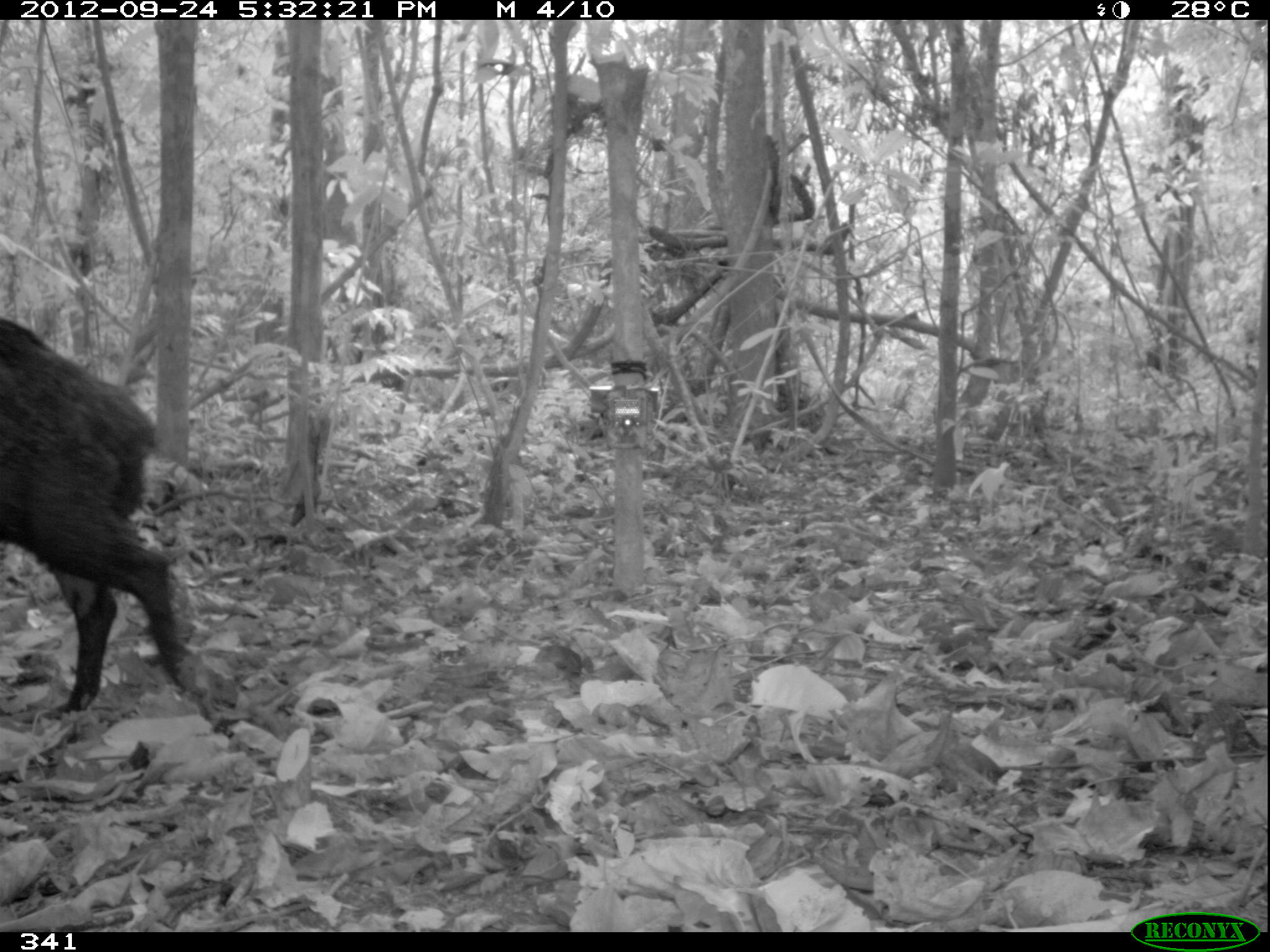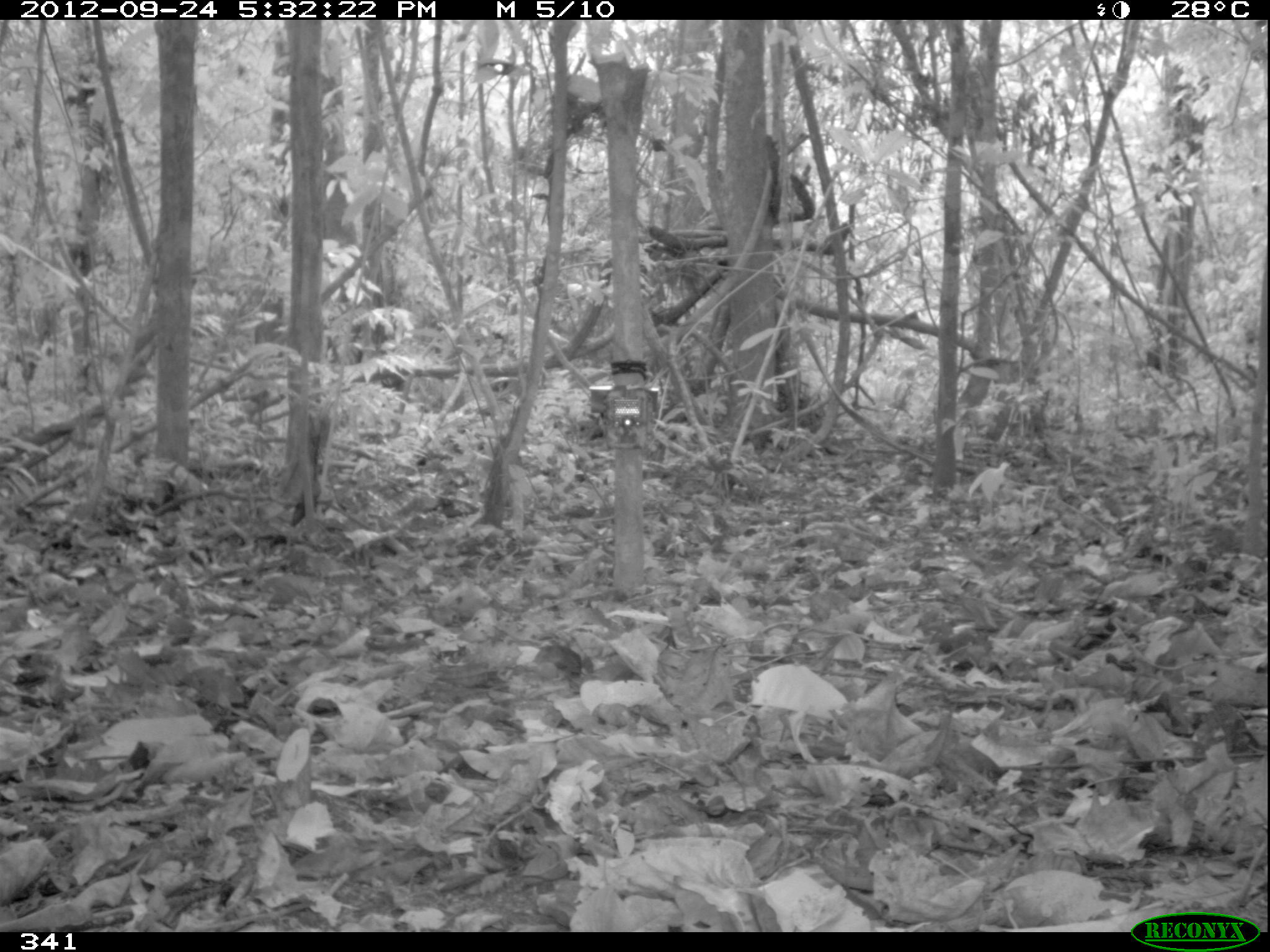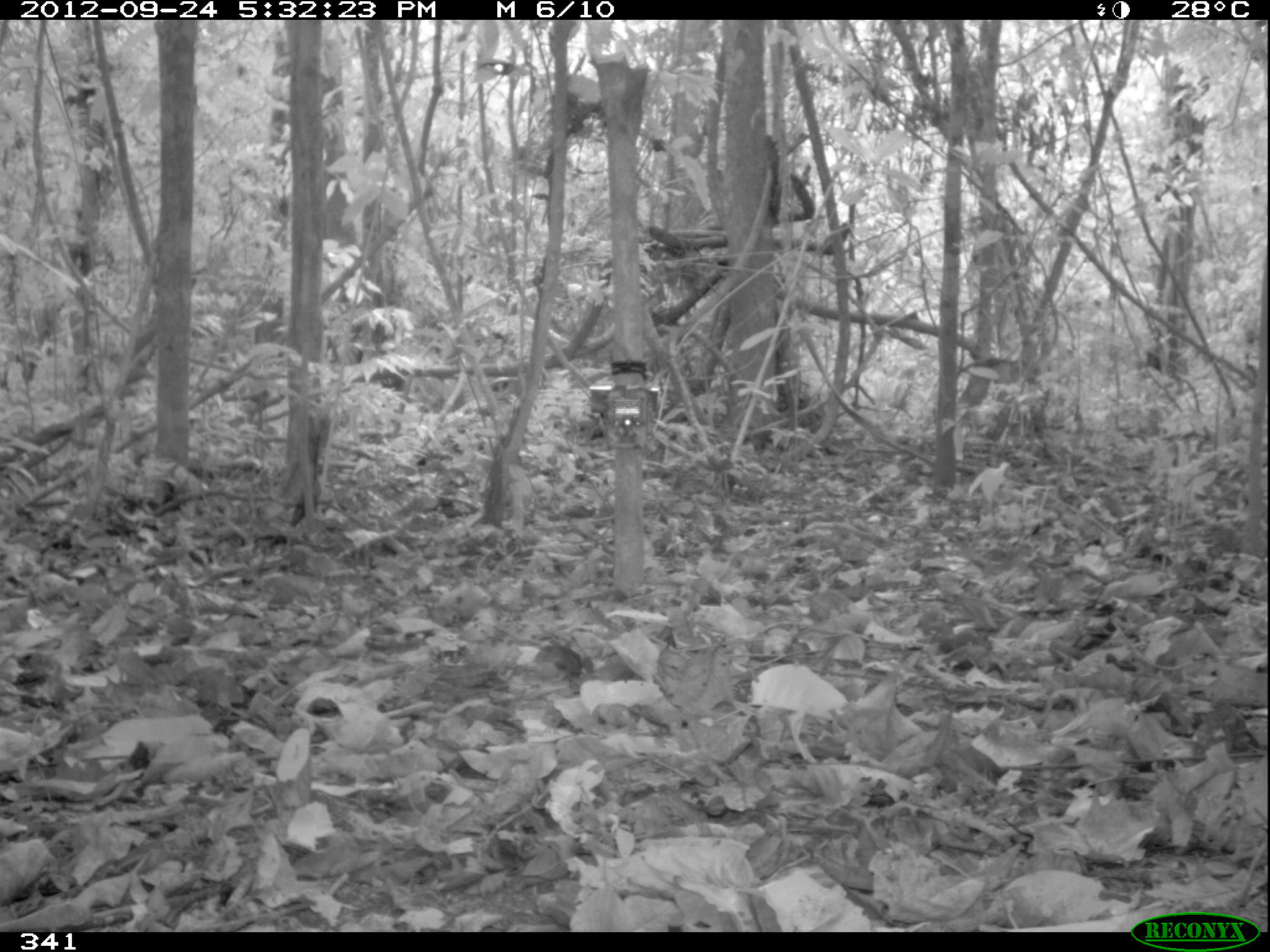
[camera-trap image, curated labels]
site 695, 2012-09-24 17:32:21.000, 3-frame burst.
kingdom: Animalia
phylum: Chordata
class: Mammalia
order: Artiodactyla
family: Tayassuidae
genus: Tayassu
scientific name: Tayassu pecari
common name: white-lipped peccary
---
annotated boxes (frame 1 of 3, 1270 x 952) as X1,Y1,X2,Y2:
tayassu pecari: 0,319,226,714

▶ WHAT YOU SHOULD DO
The lines from the one containing "phylum: Chordata" to the final line of the listing above must be set down exactly, both included.

▶ ANSWER TO THIS PROBLEM
phylum: Chordata
class: Mammalia
order: Artiodactyla
family: Tayassuidae
genus: Tayassu
scientific name: Tayassu pecari
common name: white-lipped peccary
---
annotated boxes (frame 1 of 3, 1270 x 952) as X1,Y1,X2,Y2:
tayassu pecari: 0,319,226,714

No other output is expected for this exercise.